(Beginning of Data provided)

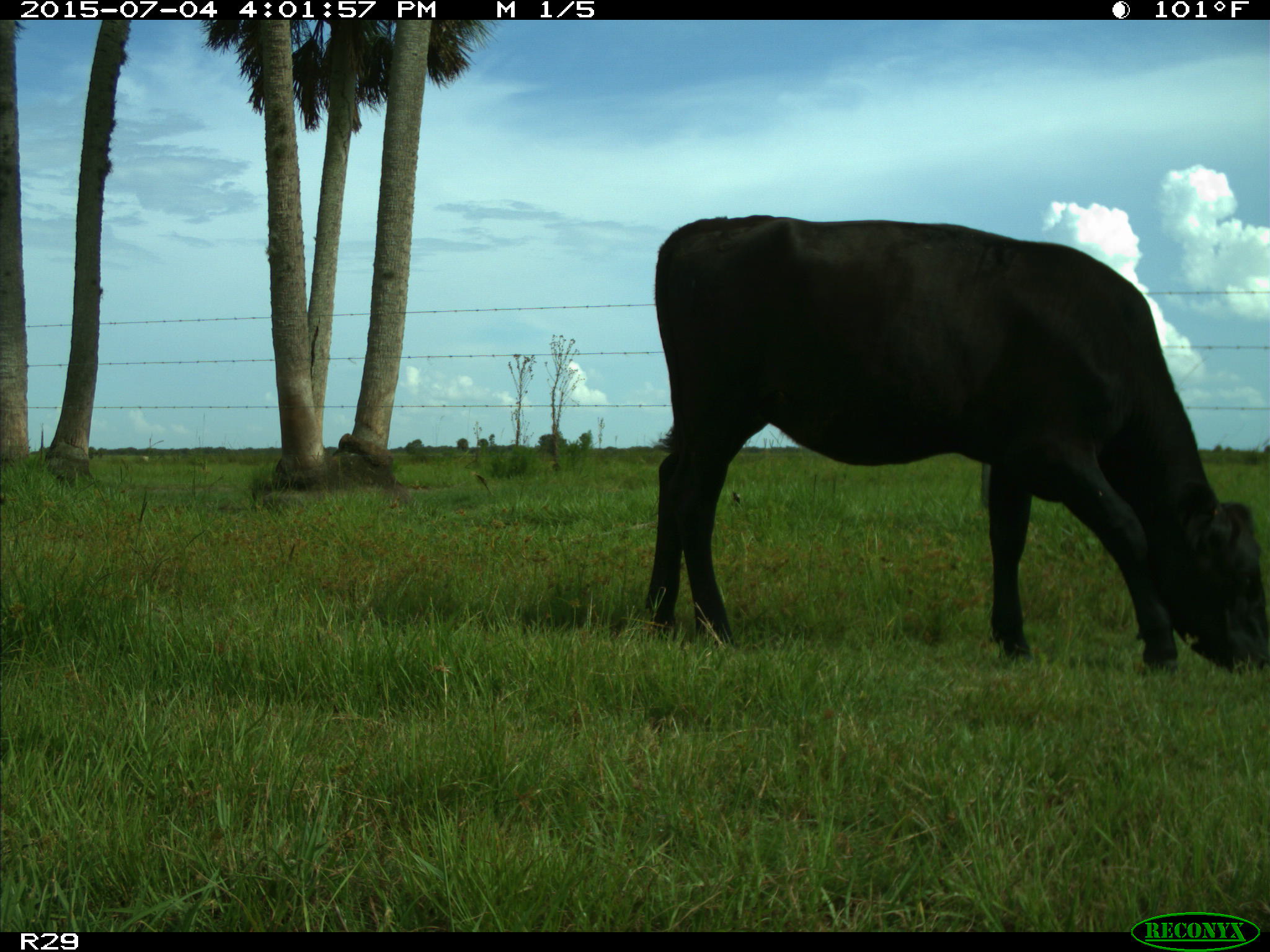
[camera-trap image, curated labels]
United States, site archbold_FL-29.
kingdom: Animalia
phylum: Chordata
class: Mammalia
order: Artiodactyla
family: Bovidae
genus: Bos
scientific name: Bos taurus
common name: domestic cow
Bos taurus (domestic cow).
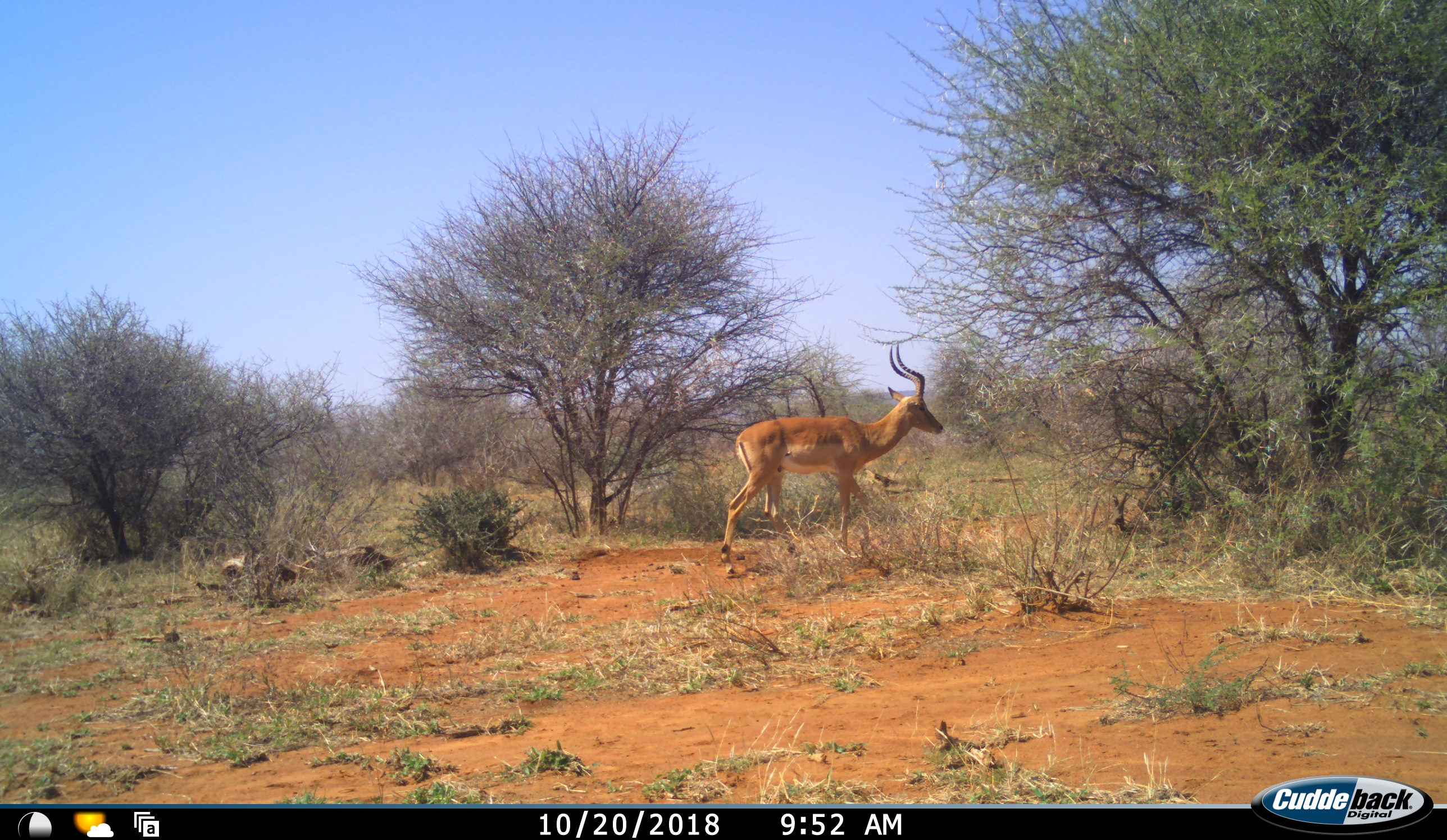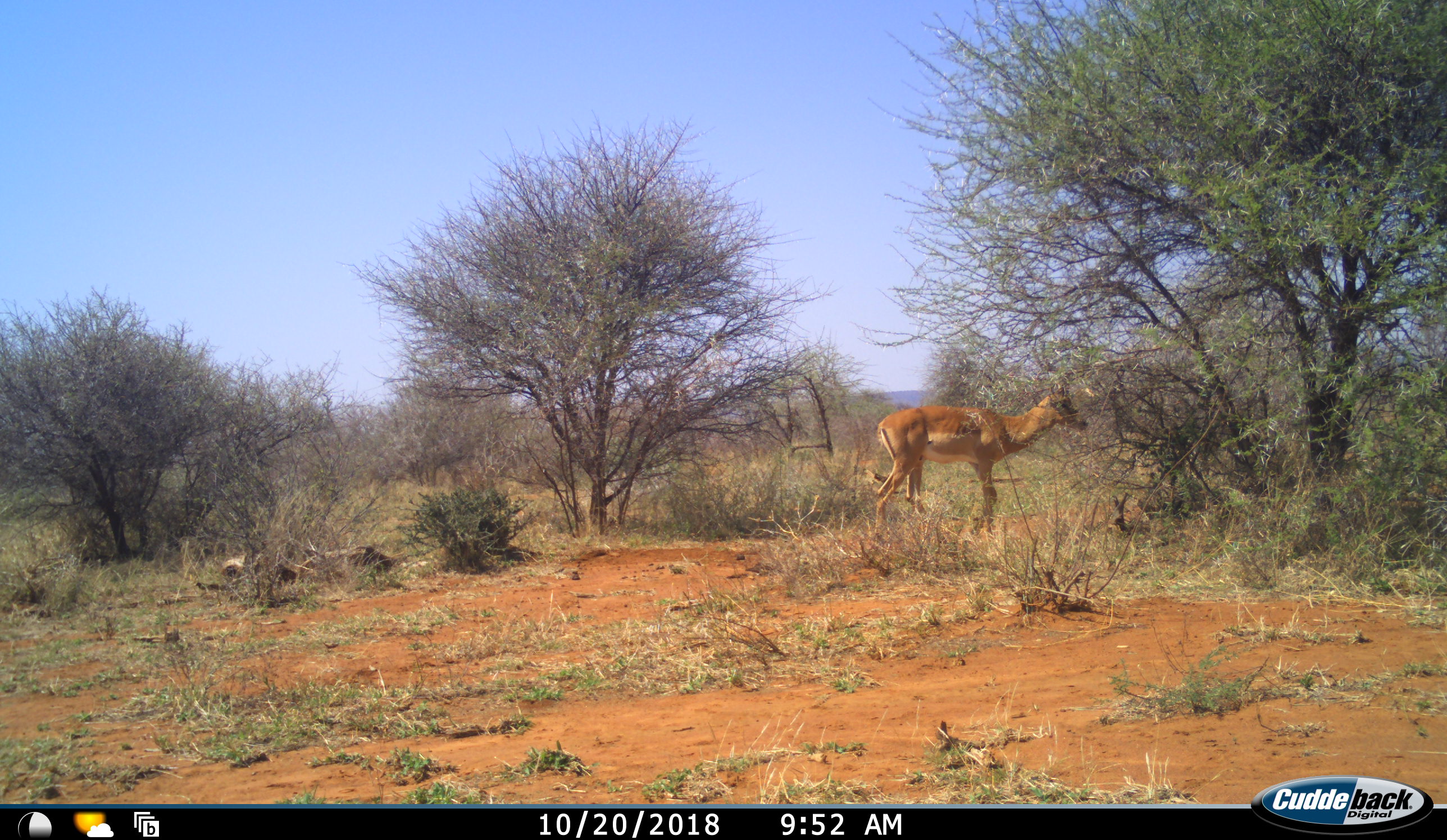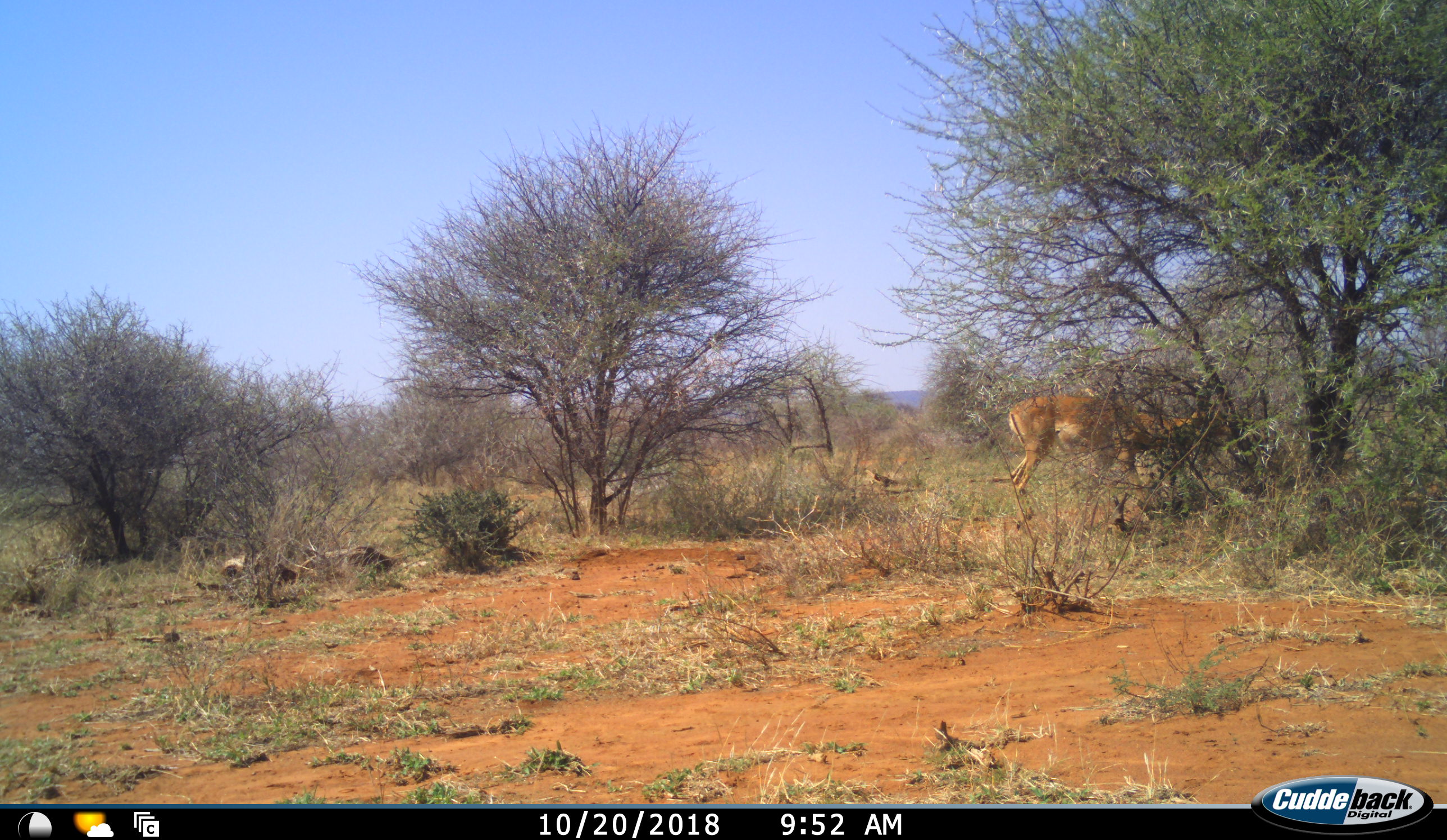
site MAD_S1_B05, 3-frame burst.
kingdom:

(End of Data provided)

The output consists of exactly the lines from the one containing "order: Artiodactyla" through the last line of the listing, both included, with no pictures.

Answer box:
order: Artiodactyla
family: Bovidae
genus: Bos
scientific name: Bos taurus
common name: domestic cow
Bos taurus (domestic cow).
site MAD_S1_B05, 3-frame burst.
kingdom:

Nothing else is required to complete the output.